▶ What you should do
List every person and organization named in the passage below about the diet study of breast cancer survivors.

▶ Page excerpt
———

A new study kicked off by a $5 million grant from Wal-Mart heir John Walton, and bolstered with $30 million from the National Cancer Institute, found that diets served to a group of breast cancer survivors with eight servings of fruits and vegetables plus 16 ounces of fresh vegetable juice a day had the same recurrence rate as a group that was following standard nutrition guidelines.
Thought disappointing to advocates, it will probably relieve many women as the intervention diet was tough to stick to. To reach the eight servings of fruits and vegetables, the women were not allowed to include iceberg lettuce or white potatoes.
Juicing the 16 ounces a day was perceived as so onerous, the researchers had to allow the women to buy pre-squeezed juice.
But some say the problem may be that the study did not go far enough:
Dr. Dean Ornish, a UCSF professor and author of books advocating an extremely low-fat diet to protect against cancer and heart disease, said people shouldn’t be too quick to rule out the importance of an ultra-healthy diet.

———

▶ Given information

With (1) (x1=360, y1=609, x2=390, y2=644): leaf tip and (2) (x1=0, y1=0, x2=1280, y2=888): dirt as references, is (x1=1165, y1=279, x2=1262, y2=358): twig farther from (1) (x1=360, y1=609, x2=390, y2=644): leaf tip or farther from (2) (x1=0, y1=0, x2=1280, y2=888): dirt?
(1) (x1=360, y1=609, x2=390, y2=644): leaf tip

———

▶ Task answer
- John Walton
- Wal-Mart
- National Cancer Institute
- Dean Ornish
- UCSF